Page >>
# Dads latest guitar.



## JuiceGoose (Oct 4, 2006)

Pops finally got his shop back in order and started putting out some axes. Latest badboy is based off an early strat. He hasnt put the hardware or finishing touches but man she came out nice. Customer is gunna blow a gasket when they get it.

Beachwood book matched top from our property is just awesome.

Mahogany back

bolt on, flame maple neck with hand cut ebony fingerboard.

Body has some special touches only a player would appreciate like over cut recess on the back around the neck for easier high fret access.

She'll have D allen pickups, sperzel locking tuners(black) hipshot hard tail bridge,

I didnt get any pictures of the next one on the bench but it has a highly figured persimmon top(think random zebrawood) and a flame maple laminated neck.

Freakin bad arse


----------



## SetDaHook (Oct 21, 2010)

Awesome looking guitars. Great work!!


----------



## budreau (Jun 21, 2009)

very nice. sent you a p.m.


----------



## JuiceGoose (Oct 4, 2006)

Got ya budreau. Looking forward to hearing from ya


----------



## kneekap (Nov 13, 2012)

All that technical jargon lost me; but durn, that is a beautiful piece of work!


----------



## Whitebassfisher (May 4, 2007)

I used to work at a refinery with a guy who was also a luthier. His inlay work with mother or pearl or abalone was incredible. His name was Bill Badeaux. He made acoustic guitars truly from scratch, and was a real craftsman. That type work is incredible.


----------

What this exercise asks >>
[1] Which distinct usernames appear as post headers in the guitar thread?
[2] Can you give the guitar thread's passage starting at "Mahogany back" and ending at "high fret access.", but swap "ebony" for "rosewood"?
[3] Do these statements agree with the guitar thread? (a) The guitar's neck is bolt on. (b) The guitar will have Seymour Duncan pickups. (c) The next guitar on the bench has a persimmon top.

Listed entries >>
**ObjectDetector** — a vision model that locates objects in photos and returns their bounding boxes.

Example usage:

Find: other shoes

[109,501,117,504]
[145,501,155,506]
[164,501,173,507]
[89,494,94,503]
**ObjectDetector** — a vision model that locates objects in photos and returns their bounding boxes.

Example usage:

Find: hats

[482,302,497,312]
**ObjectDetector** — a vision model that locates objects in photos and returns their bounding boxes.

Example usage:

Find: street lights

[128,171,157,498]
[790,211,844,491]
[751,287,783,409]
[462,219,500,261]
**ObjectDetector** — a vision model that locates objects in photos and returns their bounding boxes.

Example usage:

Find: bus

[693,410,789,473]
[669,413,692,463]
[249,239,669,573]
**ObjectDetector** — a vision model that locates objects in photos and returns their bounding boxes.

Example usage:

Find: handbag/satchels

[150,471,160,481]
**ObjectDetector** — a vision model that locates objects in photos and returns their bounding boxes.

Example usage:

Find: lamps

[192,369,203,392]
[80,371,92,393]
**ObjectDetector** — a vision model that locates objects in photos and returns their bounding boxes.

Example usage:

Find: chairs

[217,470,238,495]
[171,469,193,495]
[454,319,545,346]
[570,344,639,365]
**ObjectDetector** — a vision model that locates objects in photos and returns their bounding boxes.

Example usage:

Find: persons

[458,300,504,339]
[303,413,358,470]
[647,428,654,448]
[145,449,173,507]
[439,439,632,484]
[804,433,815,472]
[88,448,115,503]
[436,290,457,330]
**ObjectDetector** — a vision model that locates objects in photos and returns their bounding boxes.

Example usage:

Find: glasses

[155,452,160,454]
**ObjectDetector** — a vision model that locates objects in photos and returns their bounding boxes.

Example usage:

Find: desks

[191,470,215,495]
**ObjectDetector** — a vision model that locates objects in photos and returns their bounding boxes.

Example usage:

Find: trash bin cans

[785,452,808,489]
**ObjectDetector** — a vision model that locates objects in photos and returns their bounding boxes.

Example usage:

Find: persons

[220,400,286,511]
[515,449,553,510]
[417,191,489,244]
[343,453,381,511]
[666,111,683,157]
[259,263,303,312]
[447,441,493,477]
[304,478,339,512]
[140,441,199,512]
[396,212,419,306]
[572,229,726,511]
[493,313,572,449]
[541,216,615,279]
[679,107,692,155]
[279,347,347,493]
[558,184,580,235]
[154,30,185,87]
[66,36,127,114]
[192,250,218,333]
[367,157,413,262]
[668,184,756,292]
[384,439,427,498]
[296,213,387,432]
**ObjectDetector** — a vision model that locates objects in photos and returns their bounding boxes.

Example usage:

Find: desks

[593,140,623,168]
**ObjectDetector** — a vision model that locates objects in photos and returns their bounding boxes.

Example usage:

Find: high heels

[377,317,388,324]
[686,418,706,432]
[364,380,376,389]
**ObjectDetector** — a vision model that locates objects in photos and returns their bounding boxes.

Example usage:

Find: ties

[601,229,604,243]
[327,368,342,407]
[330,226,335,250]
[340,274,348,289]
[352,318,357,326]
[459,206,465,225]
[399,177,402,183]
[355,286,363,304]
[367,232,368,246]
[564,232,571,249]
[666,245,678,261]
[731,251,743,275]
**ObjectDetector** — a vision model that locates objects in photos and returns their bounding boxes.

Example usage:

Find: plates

The solutions >>
[1] JuiceGoose, SetDaHook, budreau, kneekap, Whitebassfisher

[2]
Mahogany back

bolt on, flame maple neck with hand cut rosewood fingerboard.

Body has some special touches only a player would appreciate like over cut recess on the back around the neck for easier high fret access.

[3]
(a) Yes: "bolt on, flame maple neck with hand cut ebony fingerboard."
(b) No: "She'll have D allen pickups"
(c) Yes: "it has a highly figured persimmon top"